**Task set:**
• A. For each statement below, say whether it agrees with the number theory excerpt. Answer yes or no, and quote the words from the excerpt that decide it. (i) The excerpt says the Riemann hypothesis is equivalent to a bound on the gap between π(x) and li(x). (ii) The excerpt says its themes will be addressed with techniques from IA Numbers and Sets. (iii) The excerpt gives the Riemann hypothesis as its example of a Diophantine equation.
• B. Resume the number theory excerpt after its final sentence and continue it.

**Excerpt to read:**
+++++

Number Theory: the study of $\ZZ = \{0, \pm 1, \pm
2, \ldots\}$.

We're interested in questions about:
\begin{itemize}
  \item Distribution of the \glspl{prime} $p \in \ZZ$.
    For example,
    \[ \pi(x) = \#\{\text{\glspl{prime} $p \le x$}\} \]
    How big is $\pi(x)$ as a function of $x$?

    It turns out that the Riemann hypothesis is
    equivalent to
    \[ \forall x \ge 3, |\pi(x) - \li(x)| \le
    \sqrt{x} \cdot \log x \]
    where $\li(x)$ is defined as
    \[ \li(x) = \int_{t = 2}^x \frac{1}{\log(t)}
    \dd t \]
  \item Diophantine equations. For example,
    Fermat's Last Theorem, which says that if $N
    \in \NN$< $N \ge 3$ then the equation
    \[ X^N + Y^N = Z^N \]
    has no solutions with $X, Y, Z \in \ZZ$ such
    that $XYZ = 0$.
  \item Computation. How can we quickly test
    whether a given $N \in \NN$ is \gls{prime}? If it's
    not \gls{prime}, how can you quickly find its
    \gls{prime_factorisation}?
\end{itemize}
We will address all of these themes using
techniques coming from IA Numbers and Sets.

+++++

**Material provided:**
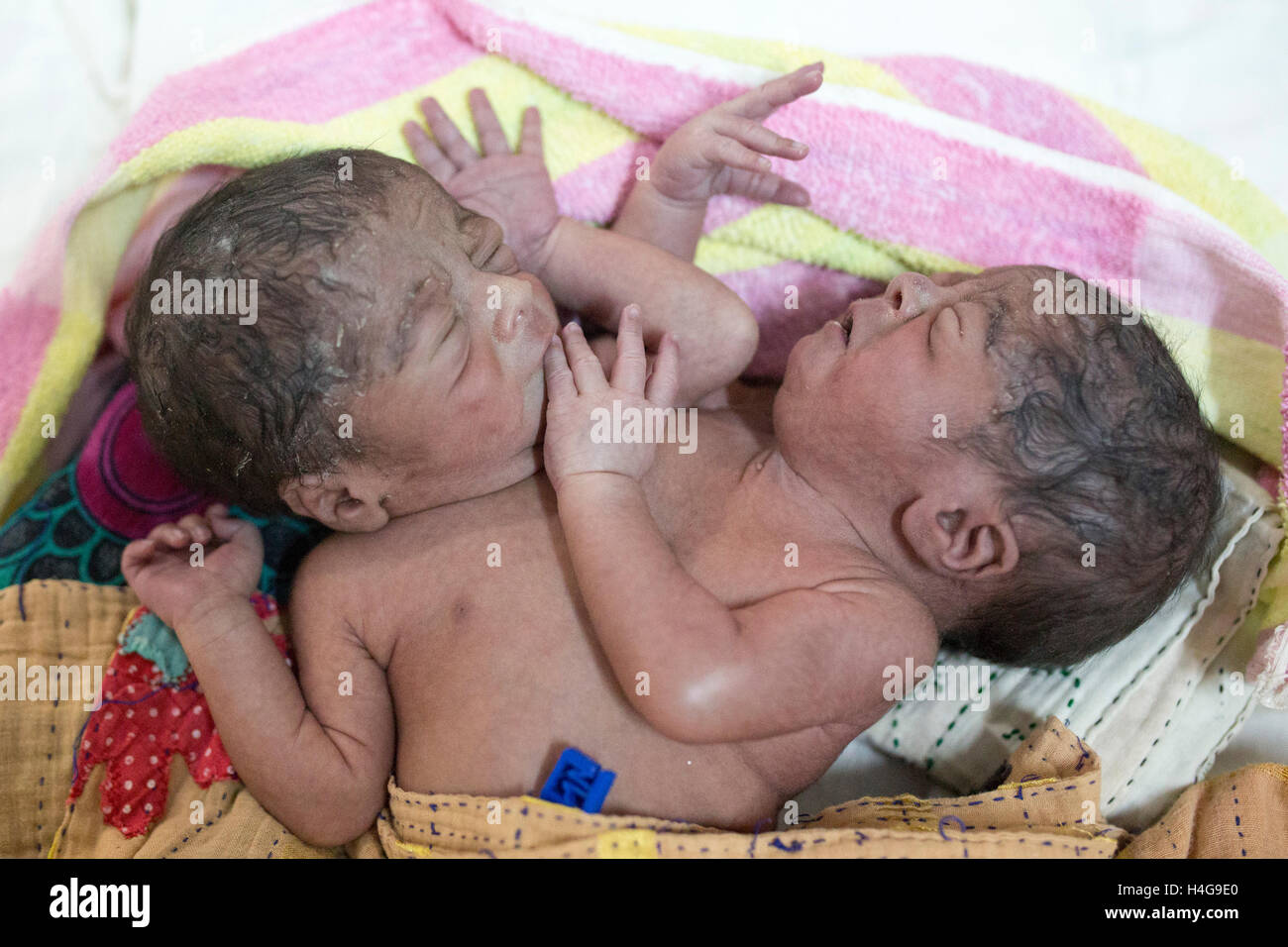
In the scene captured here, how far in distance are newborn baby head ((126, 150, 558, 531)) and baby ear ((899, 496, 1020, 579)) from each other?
1.94 ft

+++++

**Answers to the exercise:**
• A.
(i) Yes: "It turns out that the Riemann hypothesis is equivalent to"
(ii) Yes: "We will address all of these themes using techniques coming from IA Numbers and Sets."
(iii) No: "Diophantine equations. For example, Fermat's Last Theorem"

• B.
\newpage
\section{Primes Numbers and Congruences}

\begin{flashcard}[division-algorithm]
\begin{proposition}[Division algorithm]
  \label{division_algorithm}
  Let $a, b \in \ZZ$, $b > 0$. Then there exists a
  unique pair of $q, r \in \ZZ$ with $0 \le r < b$
  such that $a = qb + R$.
\end{proposition}

\begin{proof}
  \cloze{
  Let $S = \{a - qb \mid q \in \ZZ\}$. We know $S$
  contains non-negative elements, so contains a
  least one, call it $r$. Then $a = qb + r$. If $r
  \ge b$, then $r - b \ge 0$, contradicting the
  minimality of $r \in S$. This shows existence of
  $q, r$. If $q', r'$ have the same property, then
  $qb + r = q'b + r' \implies r - r' = (q' - q)b$.
  Note that $-b < r - r' < b$. The only multiple
  of $b$ satisfying this is $0$, so $r = r'$ and
  $q = q'$.
  }
\end{proof}
\end{flashcard}

\begin{notation*}
  \glssymboldefn{divides_mid}{divides}{divides}
  \glssymboldefn[divides_mid]{doesnt_divide_mid}{doesn't
  divide}{doesn't divide}
  If $r = 0$, then $a = qb$. In this case we say
  that $b$ divides and write $b \mid a$.
  Otherwise, $b \nmid a$.
\end{notation*}
\vspace{-1em}

Let $a_1, \ldots, a_n \in \ZZ$ not all $0$. Let
\[ I = \{\lambda_1 a_1 + \cdots + \lambda_n a_n
\mid \lambda_i \in \ZZ\} \subset \ZZ \]
If $x, y \in I$, $k, l \in \ZZ$, then $kx + ly \in
I$ (this means that $I$ is an ideal of $\ZZ$).

\begin{flashcard}[Z-is-PID]
\begin{lemma}
  \label{Z_is_PID}
  There exists a unique $d \in \NN$ such that $I =
  d\ZZ = \{md \mid m \in \ZZ\}$.
\end{lemma}

\begin{proof}
  \cloze{
  Let $d$ be the least positive element of $I$.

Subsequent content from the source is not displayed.